§ **Source text**:
⁂

Everyone obsesses about automotive styling. Just look at auto shows, where the aisles overflow with sexy concepts pointing to the direction car design is heading. But how much attention is paid to pickup-truck styling?
We can't help but wonder how, as each new truck is conceived and born, designers are working and scheming to one-up their competitors. We chatted with designers of all the full-size pickups (GM, Ford, Dodge, Nissan, and Toyota) about today's North American market to learn what they're thinking, and where they're going next.
All talk about customer tastes and needs. All emphasize tough, strong, broad-shouldered looks, especially with front ends. However, what buyers need often comes down to capability. So how does one effectively differentiate itself to steal (in many cases) brand-loyal customers away from the rest?
Ford truck design director Pat Schiavone puts the design dilemma into perspective: "Truck customers are an interesting breed," he says. "They love their trucks, and they always dislike whatever it is you just did: 'What are you doing to my truck? You're ruining it!' But I believe in my heart that if it feels right to us, ultimately it's going to feel right to the customers.

⁂

§ **Data extract**:

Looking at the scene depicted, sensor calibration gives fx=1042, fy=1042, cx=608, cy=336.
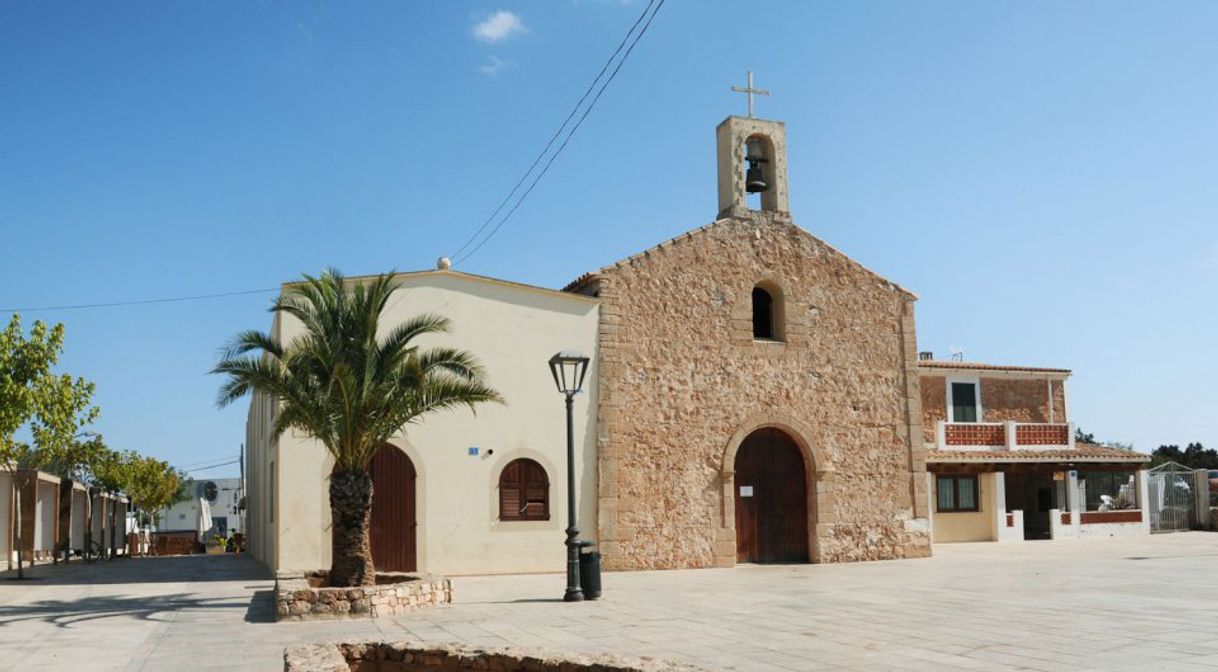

⁂

§ **Tasks to carry out**:
- A) List the full-size pickup makers whose designers were interviewed, as named in the pickup-truck styling text.
- B) Return the portion of the pickup-truck styling text starting with "We can't help" and going on through "they're going next.".

§ **Task-by-task answers**:
- A) GM, Ford, Dodge, Nissan, Toyota

- B)
We can't help but wonder how, as each new truck is conceived and born, designers are working and scheming to one-up their competitors. We chatted with designers of all the full-size pickups (GM, Ford, Dodge, Nissan, and Toyota) about today's North American market to learn what they're thinking, and where they're going next.